OFFSET
0,3
COMMENTS
A length n inversion sequence e_1e_2...e_n is a sequence of integers where 0 <= e_i <= i-1. The term a(n) counts those length n inversion sequences with no entries e_i, e_j, e_k (where i<j<k) such that e_i > e_j <= e_k and e_i >= e_k.
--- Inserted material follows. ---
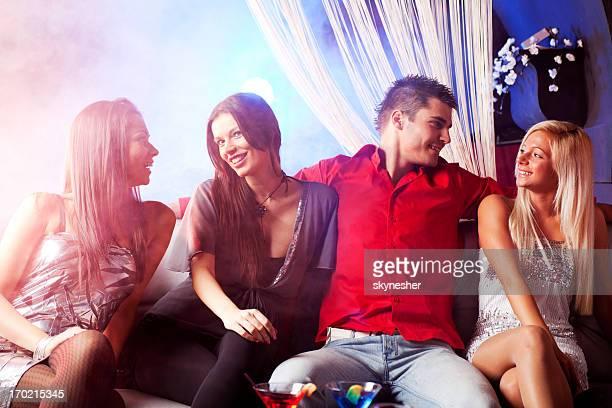 Mann, und drei Frauen reden in der disco.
This is the same as the set of length n inversion sequences avoiding 100, 101, and 201.
LINKS
Nicholas R. Beaton, Table of n, a(n) for n = 0..1000 (terms 0..32 from Vaclav Kotesovec)
Nathan Britt and Nicholas Beaton, Completing the enumeration of inversion sequences avoiding triples of relations, arXiv:2512.21943 [math.CO], 2025. See p. 3, Table 1 and p. 22.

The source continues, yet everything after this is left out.